There are role models out there for girls, be they black, brown, or pinkish. This Christmas take your family to see a family-friendly movie, Hidden Figures, which will be in all theaters in January, and a select few on Christmas Day. It’s rated PG.

A group of mathematically inclined women, who were African-American and had plenty to overcome during the Jim Crow era, became part of the space program that sent John Glenn into orbit. Their story is remarkable, as told in the book that inspired the movie.

Katherine Johnson, Dorothy Vaughan, and Mary Jackson are depicted in the movie as three of the brains who calculated like computers and whose hands worked the slide rules behind one of the greatest achievements in space exploration, helping America win the Space Race.

These math geniuses started with the government’s aeronautical program during World War II, stayed with it, and would live to launch Americans into space. Those are truly some role models.
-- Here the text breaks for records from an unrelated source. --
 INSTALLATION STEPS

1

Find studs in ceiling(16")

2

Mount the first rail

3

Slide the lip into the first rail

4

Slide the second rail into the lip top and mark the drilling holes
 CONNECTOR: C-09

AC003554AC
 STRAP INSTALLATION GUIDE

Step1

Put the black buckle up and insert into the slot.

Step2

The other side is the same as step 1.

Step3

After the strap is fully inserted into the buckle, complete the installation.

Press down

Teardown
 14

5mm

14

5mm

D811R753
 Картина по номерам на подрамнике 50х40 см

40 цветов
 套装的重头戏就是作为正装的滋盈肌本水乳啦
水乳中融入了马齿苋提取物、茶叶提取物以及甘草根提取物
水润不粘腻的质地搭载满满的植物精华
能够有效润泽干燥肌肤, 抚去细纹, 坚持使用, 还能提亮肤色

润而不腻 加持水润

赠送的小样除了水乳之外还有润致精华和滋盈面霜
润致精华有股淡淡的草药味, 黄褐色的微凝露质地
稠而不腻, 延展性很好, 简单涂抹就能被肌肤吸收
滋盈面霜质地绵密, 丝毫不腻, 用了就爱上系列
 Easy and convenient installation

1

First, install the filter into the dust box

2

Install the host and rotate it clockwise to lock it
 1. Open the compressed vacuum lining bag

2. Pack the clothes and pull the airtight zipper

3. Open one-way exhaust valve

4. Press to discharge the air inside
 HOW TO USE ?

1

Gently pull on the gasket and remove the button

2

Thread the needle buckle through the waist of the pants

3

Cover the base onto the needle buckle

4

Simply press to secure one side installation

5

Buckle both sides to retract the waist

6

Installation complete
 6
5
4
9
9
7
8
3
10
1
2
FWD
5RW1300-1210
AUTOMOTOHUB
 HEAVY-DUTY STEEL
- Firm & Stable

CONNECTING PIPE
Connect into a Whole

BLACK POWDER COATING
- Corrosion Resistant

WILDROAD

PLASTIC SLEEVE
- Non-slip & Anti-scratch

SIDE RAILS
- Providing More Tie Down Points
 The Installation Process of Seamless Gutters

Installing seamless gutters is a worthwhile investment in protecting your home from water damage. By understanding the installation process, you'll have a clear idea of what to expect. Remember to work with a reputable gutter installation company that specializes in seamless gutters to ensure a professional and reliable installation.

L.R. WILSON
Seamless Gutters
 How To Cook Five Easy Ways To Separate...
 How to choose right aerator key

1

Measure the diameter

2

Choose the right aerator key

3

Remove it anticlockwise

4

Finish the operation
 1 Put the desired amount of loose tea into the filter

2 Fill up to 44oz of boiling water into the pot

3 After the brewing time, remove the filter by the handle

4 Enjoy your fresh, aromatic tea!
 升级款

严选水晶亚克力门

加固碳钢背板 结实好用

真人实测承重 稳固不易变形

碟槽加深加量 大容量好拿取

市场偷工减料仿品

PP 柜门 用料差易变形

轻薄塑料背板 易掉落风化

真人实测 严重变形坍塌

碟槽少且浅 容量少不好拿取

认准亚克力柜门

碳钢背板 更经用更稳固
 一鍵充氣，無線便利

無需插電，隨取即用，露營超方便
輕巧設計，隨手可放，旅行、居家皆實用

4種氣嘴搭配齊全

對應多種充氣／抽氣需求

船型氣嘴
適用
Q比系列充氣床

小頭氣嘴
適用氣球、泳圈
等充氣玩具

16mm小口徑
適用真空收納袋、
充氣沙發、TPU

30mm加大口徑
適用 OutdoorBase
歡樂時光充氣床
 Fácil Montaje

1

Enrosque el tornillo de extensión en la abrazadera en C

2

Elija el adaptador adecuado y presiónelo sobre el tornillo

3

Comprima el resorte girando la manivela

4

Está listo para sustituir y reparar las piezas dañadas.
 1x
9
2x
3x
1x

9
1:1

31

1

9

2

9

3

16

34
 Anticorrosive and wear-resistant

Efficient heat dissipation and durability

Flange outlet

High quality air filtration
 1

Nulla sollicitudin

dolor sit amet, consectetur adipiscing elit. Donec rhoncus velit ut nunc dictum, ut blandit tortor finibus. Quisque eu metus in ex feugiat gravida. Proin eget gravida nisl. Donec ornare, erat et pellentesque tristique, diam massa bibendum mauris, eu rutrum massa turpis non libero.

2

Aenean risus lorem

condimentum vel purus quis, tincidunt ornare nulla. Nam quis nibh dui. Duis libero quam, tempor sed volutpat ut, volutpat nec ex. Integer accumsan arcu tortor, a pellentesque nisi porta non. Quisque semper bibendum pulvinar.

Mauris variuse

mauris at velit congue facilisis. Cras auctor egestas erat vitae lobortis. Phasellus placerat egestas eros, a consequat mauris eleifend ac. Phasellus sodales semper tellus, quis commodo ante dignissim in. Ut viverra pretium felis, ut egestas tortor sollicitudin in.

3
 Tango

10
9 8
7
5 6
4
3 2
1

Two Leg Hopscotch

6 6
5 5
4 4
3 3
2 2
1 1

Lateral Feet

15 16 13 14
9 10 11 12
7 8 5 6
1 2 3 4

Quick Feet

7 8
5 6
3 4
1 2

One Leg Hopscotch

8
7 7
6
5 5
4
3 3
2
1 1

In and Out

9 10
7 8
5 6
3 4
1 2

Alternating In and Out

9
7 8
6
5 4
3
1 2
There are stories of inspiration everywhere this Christmas. We take comfort that Americans dream, and achieve, no matter how humble their beginnings and no matter how great the adversity seems, our nation is on the right path.

Unlike the Doctrine of the Oppressed coming from the White House over the past eight years, Hidden Figures is a story that has played out in every field across America, to our nation’s proud advantage.